A 10-year-old boy was on stage doing his song and dance routine in front of an audience in the basement of St. Bernadine School. He was not particularly nervous, neither was he particularly good. But he got better-a lot better.

The kid, Mike Dowd, a.k.a. Mike Douglas, was born in Chicago in 1925 and moved to Forest Park at the age of 3 or 4. Outgoing and upbeat, he melded into his new neighborhood nicely as did his Irish-American family. But on the day of his 81st birthday-Aug. 11-Forest Parkers joined the nation in mourning Dowd’s death.

“He was a warm and wonderful uncle, and a model family man,” Mary Hart of Riverside said.

Hart is the daughter of Dowd’s now deceased brother, meaning that her uncle was the man that millions of television viewers tuned in daily as the host of “The Mike Douglas Show.” At its peak, Dowd’s daytime program attracted more than 6 million viewers each day.

Hart, of course, remembers her uncle for some of his lesser known accomplishments.

“When I was about 12-years-old, he took me to see and hear “Porgy and Bess,” Hart said. “At another performance we went backstage to meet a crush I had back then. The actor, Jeff Chandler. You can imagine what a thrill it was to get his autograph.”

When Dowd moved to Forest Park the country was six years into the Great Depression, the Cubs were locking up the second of three pennants in the 1930s, J. Edgar Hoover was solving crimes and Woody Guthrie was singing about them.

At a young age in Forest Park, Dowd demonstrated a love for performing. With his older brother Bob he would impersonate performers like the Ink Spots in two-part harmony. The love of performing stayed with him and Dowd continued to entertain in school, at church programs, local events and even minstrels.

Gradually weaning his way out of Forest Park and the Midwest, Dowd honed his relaxed and humorous style as a staff announcer and singer at radio station WKY in Oklahoma City. There, he met and fell in love with Genevieve Purnell, his wife of 62 years. But World War II was being waged and Dowd served two years on a munitions ship in the Pacific, according to Hart.

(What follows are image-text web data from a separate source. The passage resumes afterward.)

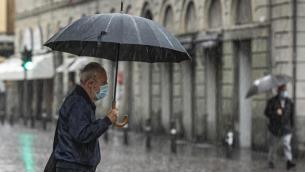 Maltempo, è allerta in 6 regioni: cosa succede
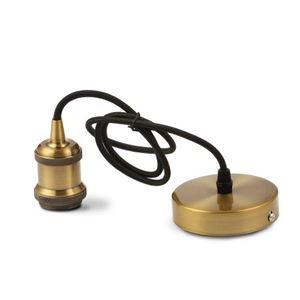 Picture of BROWN BRONZE 900MM PENDANT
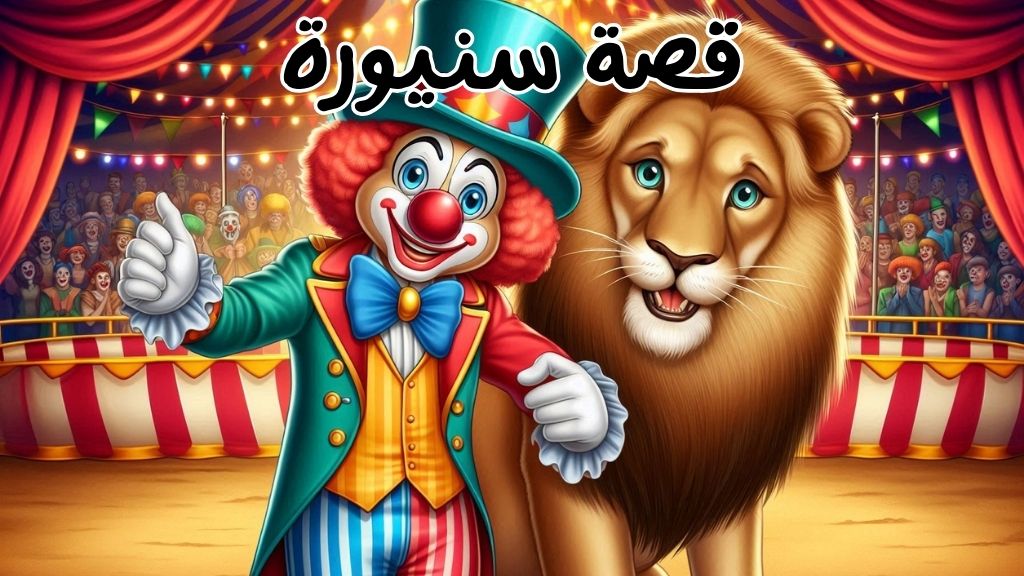 قصة سنيورة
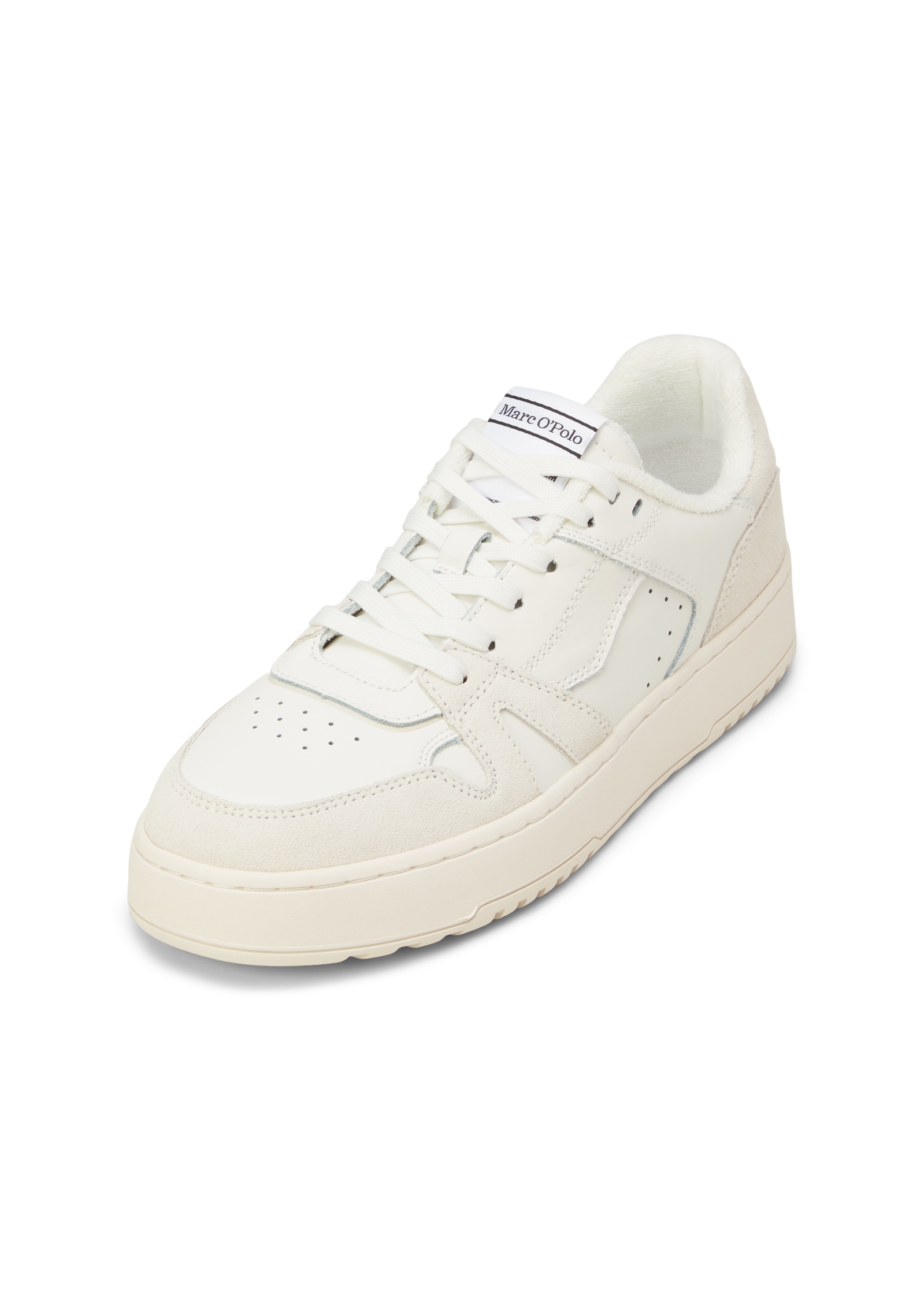 Marc OPolo Sneaker "mit robuster Gummisohle"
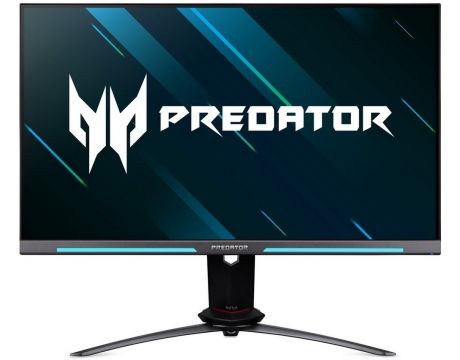 27.2" Acer Predator XB273UGS - изгорял пиксел на супер цени
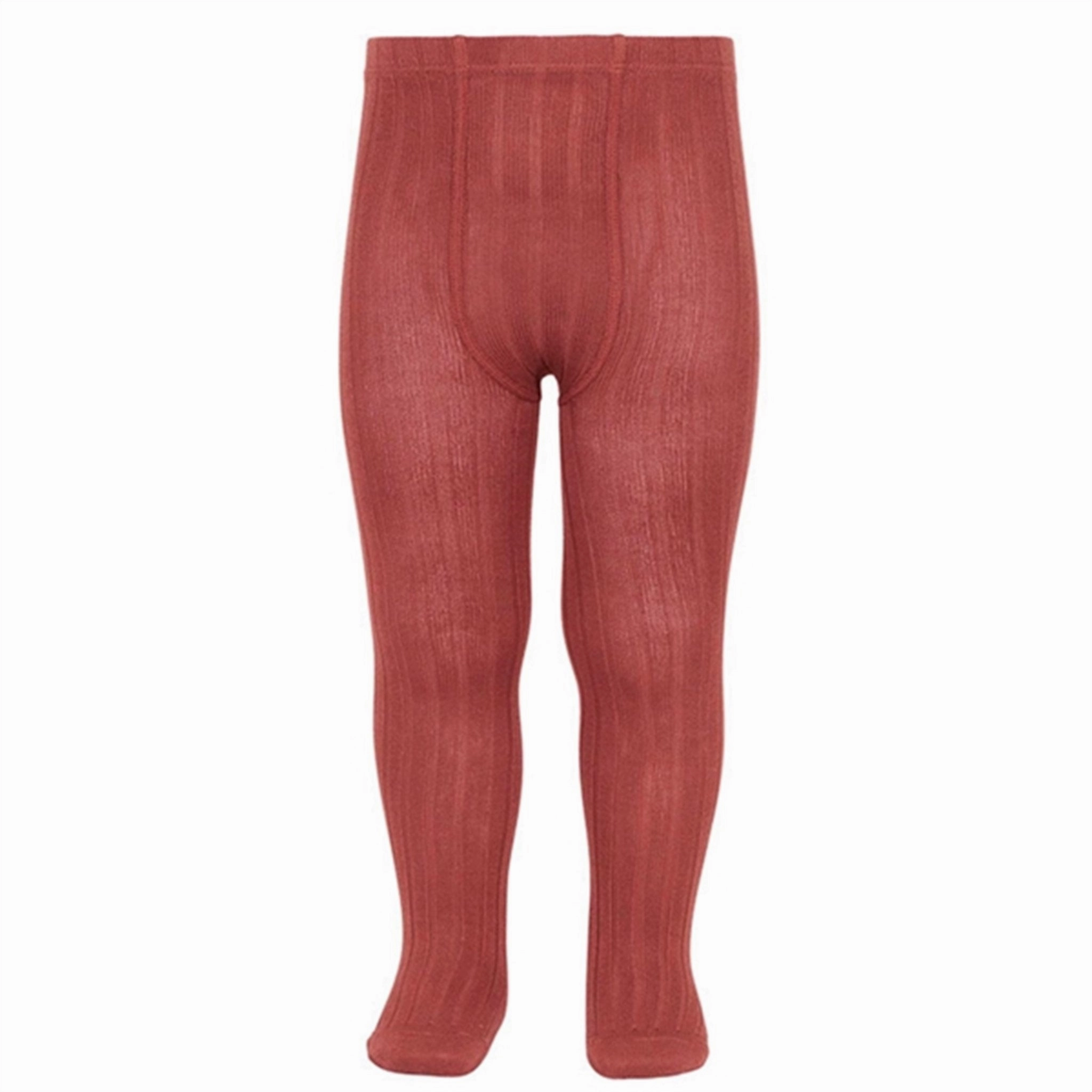 Exclusive Hot Pick Special Occasion Discount Cndor Tights Rib Marsala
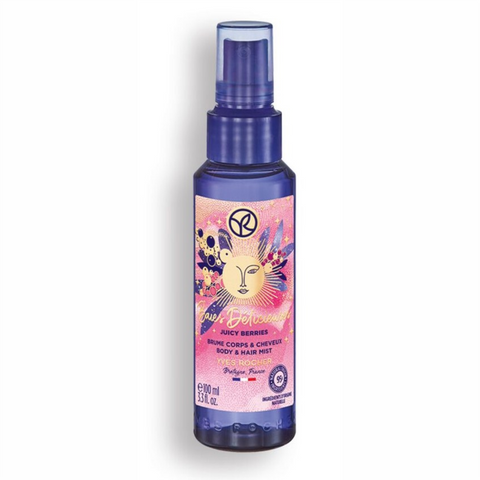 HAIR & BODY SPRAY Juicy Berries 100ml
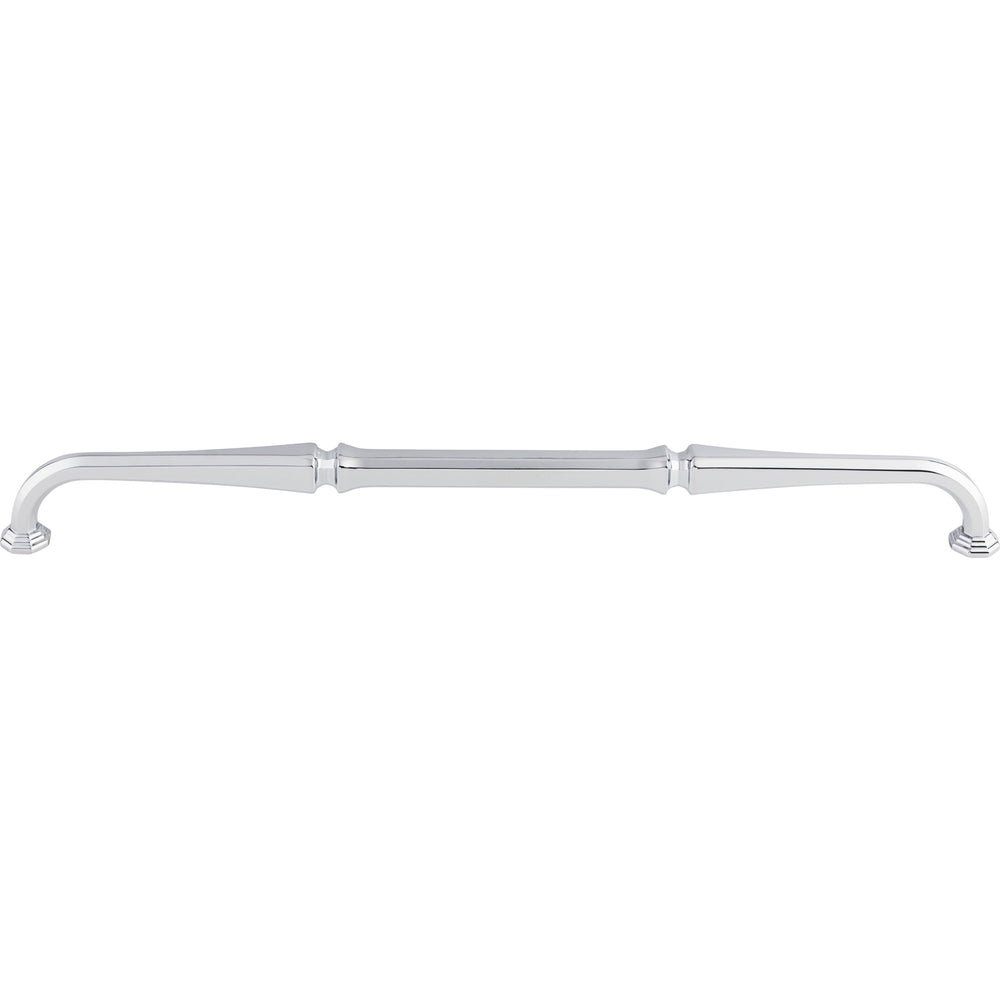 Top Knobs - Hardware - Chalet Pull - Honey Bronze - Union Lighting Luminaires Décor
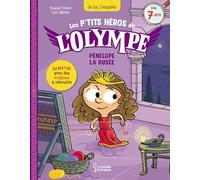 Les petits héros de l'Olympe – Pénélope : Je lis, j'enquête – Larousse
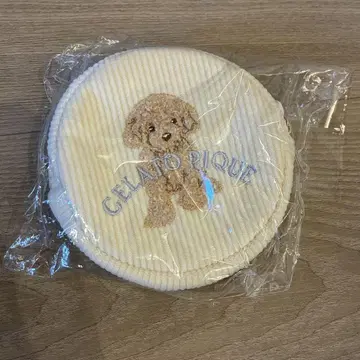 젤라또피케 토이 푸들 파우치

Returning home after the war, Dowd and Purnell married. He then landed a job as a featured performer on the “Kay Kyser” radio and television shows, out of which came a couple of hit singles. In the late 1950s, as rock music established itself and Dowd’s style became less marketable, his engaging affability helped him land a gig as the host of “Hi Ladies!,” an afternoon program on WGN-TV.

Larry King, host of Larry King Live on CNN, was quoted by the Chicago Sun-Times shortly after Dowd’s death.

“He was a genuine nice guy,” King said. “It was easy to be around him. He had a relaxed measure about him, and he also had an incredible ability to get great guests.”

In 1962, Dowd was recruited to do another network television talk and entertainment show, this one bearing his name. For two decades the syndicated telecast of “The Mike Douglas Show” rode high in the ratings. Some 260 stations carried the kid from Forest Park.

Dowd traded quips and exchanged comments with stars like Frank Sinatra, Bob Hope and Grace Kelly. He switched gears with the princess, taking his staff to Monaco for a week of telecasts out of Rainier’s castle.

By 1981 Dowd retired from show business to inflict upon himself the popular punishment known as golf-his passion away from the stage. He and his wife retired to West Palm Beach in Florida where Dowd often golfed with Jackie Gleason, Burt Reynolds and Perry Como.

“My Uncle Mike’s passion was golf,” Hart said. “His father’s passion were the ponies.”

Dowd was family man, according to his niece, and didn’t fall victim to many of the stereotypical vices that seem to plague Hollywood stars.

“He was good to the whole family,” Hart said. “He bought his parents a beautiful home in Greyslake. Though he wasn’t at all keen on gambling, he was always there to take his dying dad to the race tracks.”

Pretty good for a Forest Park kid who, in 1935, was no great shakes on the stage in the St. Bernardine school basement.